— EXERCISE PASSAGE —
===
Exploring the 'trustworthiness' of GPs

Date
Category
NCRM news
Author(s)
Kaisa Puustinen

This article by Rose Wiles also appears in the MethodsNews Spring 2014 issue.
 
 
Trust is fundamental in relationships where there is an element of risk and unequal knowledge between parties, such as in the relationship between a patient and their GP. While 'general' measures of trust in GPs in surveys demonstrate high levels of trust among populations, 'specific' measures of trust (in relation to particular experiences of health care) reveal a more sceptical picture, particularly among people with certain health conditions.
===
— REQUIRED WORK —
• a. Summarize the article on trust in GPs in two sentences.
• b. In one or two sentences, explain why the article on trust in GPs treats trust as fundamental in the patient–GP relationship.
The data after this point is not needed.

— EXTRACTED DATA —
===
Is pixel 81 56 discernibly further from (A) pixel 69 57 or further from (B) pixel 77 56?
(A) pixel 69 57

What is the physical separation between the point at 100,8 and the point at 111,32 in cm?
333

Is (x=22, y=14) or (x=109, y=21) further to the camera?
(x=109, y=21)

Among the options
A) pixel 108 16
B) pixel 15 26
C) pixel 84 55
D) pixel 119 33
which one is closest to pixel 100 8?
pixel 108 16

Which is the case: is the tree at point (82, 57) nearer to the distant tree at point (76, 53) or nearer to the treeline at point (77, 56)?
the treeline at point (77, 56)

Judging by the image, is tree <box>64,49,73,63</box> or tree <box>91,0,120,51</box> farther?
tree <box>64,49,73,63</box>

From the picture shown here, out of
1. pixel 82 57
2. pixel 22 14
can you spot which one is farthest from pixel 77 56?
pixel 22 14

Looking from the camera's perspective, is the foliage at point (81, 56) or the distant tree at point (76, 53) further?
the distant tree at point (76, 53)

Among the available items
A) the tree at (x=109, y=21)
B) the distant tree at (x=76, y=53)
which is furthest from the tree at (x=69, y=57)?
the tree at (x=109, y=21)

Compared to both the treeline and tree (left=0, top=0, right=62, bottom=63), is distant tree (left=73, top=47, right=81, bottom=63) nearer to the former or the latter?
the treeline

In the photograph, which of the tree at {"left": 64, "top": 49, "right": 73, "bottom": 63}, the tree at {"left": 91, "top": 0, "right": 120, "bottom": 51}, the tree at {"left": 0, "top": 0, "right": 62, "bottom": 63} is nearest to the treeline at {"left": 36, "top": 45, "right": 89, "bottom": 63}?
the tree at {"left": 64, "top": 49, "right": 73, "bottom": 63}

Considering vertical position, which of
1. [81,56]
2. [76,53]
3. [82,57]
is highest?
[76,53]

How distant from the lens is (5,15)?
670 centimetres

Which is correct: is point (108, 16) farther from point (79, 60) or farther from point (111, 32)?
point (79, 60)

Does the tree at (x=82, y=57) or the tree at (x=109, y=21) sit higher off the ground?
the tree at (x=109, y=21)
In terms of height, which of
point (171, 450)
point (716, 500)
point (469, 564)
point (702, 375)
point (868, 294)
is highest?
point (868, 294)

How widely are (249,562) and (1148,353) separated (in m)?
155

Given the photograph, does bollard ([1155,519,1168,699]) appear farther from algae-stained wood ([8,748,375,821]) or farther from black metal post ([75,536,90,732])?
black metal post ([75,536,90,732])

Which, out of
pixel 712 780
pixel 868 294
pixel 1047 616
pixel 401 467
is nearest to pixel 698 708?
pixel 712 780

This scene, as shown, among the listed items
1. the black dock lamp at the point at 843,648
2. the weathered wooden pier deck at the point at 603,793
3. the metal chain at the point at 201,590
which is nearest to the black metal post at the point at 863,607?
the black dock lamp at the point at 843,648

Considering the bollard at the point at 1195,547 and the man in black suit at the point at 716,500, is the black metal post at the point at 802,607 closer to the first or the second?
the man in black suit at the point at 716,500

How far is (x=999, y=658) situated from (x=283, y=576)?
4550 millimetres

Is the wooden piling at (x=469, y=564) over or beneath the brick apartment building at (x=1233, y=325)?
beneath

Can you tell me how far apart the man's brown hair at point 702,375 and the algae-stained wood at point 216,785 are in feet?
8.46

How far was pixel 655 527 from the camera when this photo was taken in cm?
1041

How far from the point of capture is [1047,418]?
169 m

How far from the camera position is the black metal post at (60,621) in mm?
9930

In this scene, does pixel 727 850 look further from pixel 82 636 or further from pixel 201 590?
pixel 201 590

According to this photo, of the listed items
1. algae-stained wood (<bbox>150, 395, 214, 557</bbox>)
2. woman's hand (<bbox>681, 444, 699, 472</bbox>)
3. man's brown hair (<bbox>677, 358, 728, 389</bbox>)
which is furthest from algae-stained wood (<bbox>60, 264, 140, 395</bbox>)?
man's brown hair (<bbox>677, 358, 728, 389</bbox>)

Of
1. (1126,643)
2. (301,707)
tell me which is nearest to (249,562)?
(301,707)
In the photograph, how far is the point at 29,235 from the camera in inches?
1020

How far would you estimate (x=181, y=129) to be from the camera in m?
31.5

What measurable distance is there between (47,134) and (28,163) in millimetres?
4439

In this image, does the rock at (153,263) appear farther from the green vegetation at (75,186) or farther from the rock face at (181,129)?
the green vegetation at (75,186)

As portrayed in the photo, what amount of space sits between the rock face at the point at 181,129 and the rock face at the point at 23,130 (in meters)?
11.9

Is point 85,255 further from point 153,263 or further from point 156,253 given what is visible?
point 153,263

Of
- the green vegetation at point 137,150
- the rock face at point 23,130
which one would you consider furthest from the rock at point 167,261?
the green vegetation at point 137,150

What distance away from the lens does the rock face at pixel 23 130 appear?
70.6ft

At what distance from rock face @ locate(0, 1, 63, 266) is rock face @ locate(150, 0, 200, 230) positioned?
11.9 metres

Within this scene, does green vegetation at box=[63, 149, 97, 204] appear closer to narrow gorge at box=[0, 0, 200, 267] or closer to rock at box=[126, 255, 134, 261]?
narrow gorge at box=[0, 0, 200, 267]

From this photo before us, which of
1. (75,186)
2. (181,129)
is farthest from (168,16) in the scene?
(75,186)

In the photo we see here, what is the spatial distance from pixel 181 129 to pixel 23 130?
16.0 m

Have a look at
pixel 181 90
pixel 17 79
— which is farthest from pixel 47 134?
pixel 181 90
===
— RESPONSES TO THE EXERCISE —
• a. Trust is fundamental in relationships involving risk and unequal knowledge, such as the one between a patient and their GP. General survey measures show high trust in GPs, but specific measures tied to particular experiences of health care show more skepticism, especially among people with certain health conditions.

• b. Trust is fundamental in relationships that carry an element of risk and unequal knowledge between the parties. The relationship between a patient and their GP is one of these.